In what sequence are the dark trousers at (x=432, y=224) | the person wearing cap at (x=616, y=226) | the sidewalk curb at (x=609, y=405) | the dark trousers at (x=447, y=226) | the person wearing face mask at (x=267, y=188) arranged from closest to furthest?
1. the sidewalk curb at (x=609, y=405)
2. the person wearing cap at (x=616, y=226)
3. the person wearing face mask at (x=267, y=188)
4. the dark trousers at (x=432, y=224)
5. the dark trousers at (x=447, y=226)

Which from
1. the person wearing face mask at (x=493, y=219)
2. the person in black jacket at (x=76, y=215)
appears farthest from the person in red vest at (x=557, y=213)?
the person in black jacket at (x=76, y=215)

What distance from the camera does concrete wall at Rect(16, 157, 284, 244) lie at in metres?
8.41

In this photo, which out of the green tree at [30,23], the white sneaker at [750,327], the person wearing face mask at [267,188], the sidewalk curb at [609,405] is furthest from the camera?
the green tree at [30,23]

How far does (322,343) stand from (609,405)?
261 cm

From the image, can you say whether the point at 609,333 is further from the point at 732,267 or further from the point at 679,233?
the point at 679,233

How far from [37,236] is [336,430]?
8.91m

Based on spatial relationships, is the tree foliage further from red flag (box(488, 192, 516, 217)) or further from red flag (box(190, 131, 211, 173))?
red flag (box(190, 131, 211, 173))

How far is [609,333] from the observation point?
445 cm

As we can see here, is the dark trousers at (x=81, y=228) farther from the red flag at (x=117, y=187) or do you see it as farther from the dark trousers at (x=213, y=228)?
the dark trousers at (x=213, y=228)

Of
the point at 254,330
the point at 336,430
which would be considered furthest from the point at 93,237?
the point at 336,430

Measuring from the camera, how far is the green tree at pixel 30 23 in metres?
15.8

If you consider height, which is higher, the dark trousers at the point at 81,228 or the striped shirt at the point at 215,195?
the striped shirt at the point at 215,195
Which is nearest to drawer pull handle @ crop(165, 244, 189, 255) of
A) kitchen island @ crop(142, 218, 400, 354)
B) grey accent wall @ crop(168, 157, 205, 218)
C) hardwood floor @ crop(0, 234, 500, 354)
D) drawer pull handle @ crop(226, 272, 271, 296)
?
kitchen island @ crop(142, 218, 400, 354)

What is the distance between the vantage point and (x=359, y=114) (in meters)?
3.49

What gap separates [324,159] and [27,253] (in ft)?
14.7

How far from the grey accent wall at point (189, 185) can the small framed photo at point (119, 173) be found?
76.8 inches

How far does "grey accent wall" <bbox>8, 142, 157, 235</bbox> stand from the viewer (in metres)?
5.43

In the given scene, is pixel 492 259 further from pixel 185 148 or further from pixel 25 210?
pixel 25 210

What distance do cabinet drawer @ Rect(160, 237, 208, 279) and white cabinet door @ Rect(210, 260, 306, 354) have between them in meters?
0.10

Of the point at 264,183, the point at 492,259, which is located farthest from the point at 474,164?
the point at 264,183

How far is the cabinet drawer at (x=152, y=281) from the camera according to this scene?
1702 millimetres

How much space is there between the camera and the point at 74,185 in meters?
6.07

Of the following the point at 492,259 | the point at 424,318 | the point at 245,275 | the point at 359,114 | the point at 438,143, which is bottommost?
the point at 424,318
_ _ _
▶ _WHAT IS EXPECTED_
Can you print the data above, from the line containing "How much space" through the final line, reproducing every line word for word?

▶ _SOLUTION_
How much space is there between the camera and the point at 74,185 in meters?
6.07

Of the following the point at 492,259 | the point at 424,318 | the point at 245,275 | the point at 359,114 | the point at 438,143, which is bottommost?
the point at 424,318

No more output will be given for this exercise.